Tolong Bantu Saya

3.6K 428 34
                                    

Motor Algean melaju dengan kecepatan tinggi. Pikirannya tidak fokus, perasannya tidak enak, dia hanya ingin sampai kerumah memastikan apakah selama dia hilang semua baik baik saja. Dari balik helmnya Algean tersenyum tipis, hanya pergi sebentar saja dia sudah khawatir dengan kondisi rumah apa lagi jika nanti dia pergi selamanya. Entah dia yang akan kehilangan mereka atau keluarga nya yang akan kehilangan dirinya.

Sesuatu membuat dia kembali fokus ke jalanan saat klakson mobil membuat dirinya terkejut, sang pengendara mobil mengumpat namun Algean tak memperdulikan nya. Seolah dia sedang bermain main dengan nyawanya, seolah dia sangat tidak peduli dengan hidup nya.

Pikirannya seperti abu abu, warna yang digambarkan dengan ketidak jelasan.
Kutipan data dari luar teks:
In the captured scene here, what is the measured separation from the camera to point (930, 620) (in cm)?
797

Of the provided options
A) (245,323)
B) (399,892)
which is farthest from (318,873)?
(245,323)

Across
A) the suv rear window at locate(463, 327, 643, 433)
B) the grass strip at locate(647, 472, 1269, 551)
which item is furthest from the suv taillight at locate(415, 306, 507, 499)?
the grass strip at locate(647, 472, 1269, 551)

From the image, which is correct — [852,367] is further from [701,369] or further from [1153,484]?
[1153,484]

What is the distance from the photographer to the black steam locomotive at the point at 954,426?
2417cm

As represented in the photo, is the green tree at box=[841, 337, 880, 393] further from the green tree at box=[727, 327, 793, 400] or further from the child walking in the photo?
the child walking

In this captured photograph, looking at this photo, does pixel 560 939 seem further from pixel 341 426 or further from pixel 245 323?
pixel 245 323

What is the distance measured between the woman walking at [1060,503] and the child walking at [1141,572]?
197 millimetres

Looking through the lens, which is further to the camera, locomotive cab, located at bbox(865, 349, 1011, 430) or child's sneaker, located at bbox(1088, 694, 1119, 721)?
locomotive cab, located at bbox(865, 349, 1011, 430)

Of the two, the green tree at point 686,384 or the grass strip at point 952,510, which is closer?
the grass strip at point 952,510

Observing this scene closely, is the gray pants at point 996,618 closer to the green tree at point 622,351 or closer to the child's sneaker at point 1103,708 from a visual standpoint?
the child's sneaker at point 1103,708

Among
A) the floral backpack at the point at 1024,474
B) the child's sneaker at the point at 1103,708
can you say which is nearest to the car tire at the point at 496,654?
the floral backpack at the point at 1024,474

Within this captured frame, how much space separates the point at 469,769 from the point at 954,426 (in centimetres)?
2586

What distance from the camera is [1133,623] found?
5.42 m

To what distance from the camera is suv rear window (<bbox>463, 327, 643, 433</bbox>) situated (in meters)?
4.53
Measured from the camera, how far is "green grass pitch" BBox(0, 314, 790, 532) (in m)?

Seperti Algean, kadang dia merasa pasrah dengan hidupnya namun kadang dia takut dengan kematian, dia takut jika semua belum membaik, Algean takut mati. Dia juga takut kematiannya tidak bisa orang tuanya lirik, seolah dia hidup ataupun mati tidak ada harganya. Dia ingin membuat suatu hal yang membekas di hati keduanya, namun bagaimana bisa, dianggap sebagai anak saja dia tidak.

Dibalik helm full face nya, dia menangis membuat pandangannya sedikit mengabur. Dia lelah, dia lelah mencari kebahagiaannya sendiri selama tujuh belas tahun. Dia haus kasih sayang, dia ingin dimanja selayaknya seorang anak, dia ingin merasakan kehangatan sebuah keluarga.

Sekarang mungkin bisa disebut hari istimewa bagi orang lain, namun tidak baginya. Hari ini sama seperti hari di tahun lalu, dia hanya merasakan sesuatu negatif di hari ulang tahunnya. Ya, hari ini tepat dimana Algean menginjak usia 17 tahun, umurnya genap 17 tahun, dimana remaja seumurnya akan menghabiskan waktu dengan kesenangan namun tidak dengan dirinya. Ditemani kegelapan dan rasa pedih, Algean menyambut hari lahirnya tanpa memberi kesan positif di dalamnya.

Lajunya berhenti di depan sebuah rumah mewah. Dia turun dari motor dengan kaki pincang karena bengkak pada lututnya dan dengan sekuat tenaga dia mendorong gerbang rumahnya sendiri.

Asgio membantu melepaskan nya dari Fredi, walau sebelumnya Fredi sempat menolak keras permintaan ayahnya namun akhirnya anak itu kalah juga. Tapi ada kalimat Asgio yang Algean takuti sekarang, orang dewasa itu seolah mempunyai firasat bahwa akan terjadi apa apa pada keluarganya.

Algean menuju pintu utama, namun terkunci dan dia langsung berlari menuju pintu belakang, sama saja terkunci untung dia mempunyai kunci cadangan yang selalu Algean simpan di pot bunga dekat pintu. Tanpa basa basi dia langsung membukanya, berlari kedalam rumah dan hanya menemukan keheningan di dalam. Tidak ada seseorang pun, padahal ini belum terlalu malam.

Dia akhirnya menuju kamar Langit, namun dia tidak menemukan saudaranya disana. Dan terpaksa Algean membuka kamar orang tuanya, jika bukan karena rasa khawatir yang meradang Algean tidak akan berani, namun sama seperti kamar Langit, dia tidak menemukan siapa siapa dikedua kamar itu.

Algean membuang nafas beras, dadanya sesak karena ketakutan. Rasa sakit fisiknya seolah teralihkan oleh pikiran yang memenuhi otaknya. Algean bingung dimana keberadaan mereka, dia tidak bisa menemukan siapa siapa dirumah ini.

"Mas Algean."

Algean langsung menoleh saat ada seseorang yang memanggilnya.

"Pak Sito." ujar Algean melihat penjaga rumah yang menghampiri nya. Pria paruh baya itu adalah pekerja baru di rumah Aris sekita dua bulan lalu.

"Ya Allah mas Algean kenapa?" Pak Sito kaget melihat kondisi Algean yang kacau. Wajah lebam, jaket dan celana kotor, rambut acak acakan, Algean benar benar tak nampak baik baik saja di mata Pak Sito.

"Saya ngga papa pak, bapak tau kemana orang tua saya dan kakak saya?" tanya Algean cepat.

Pak Sito tampak berpikir, "Mereka kerumah sakit mas. Saya ngga tau mereka mau ngapain. Memang mas Langit sedang sakit ya mas? Saya liat dia akhir akhir ini mukanya pucet banget."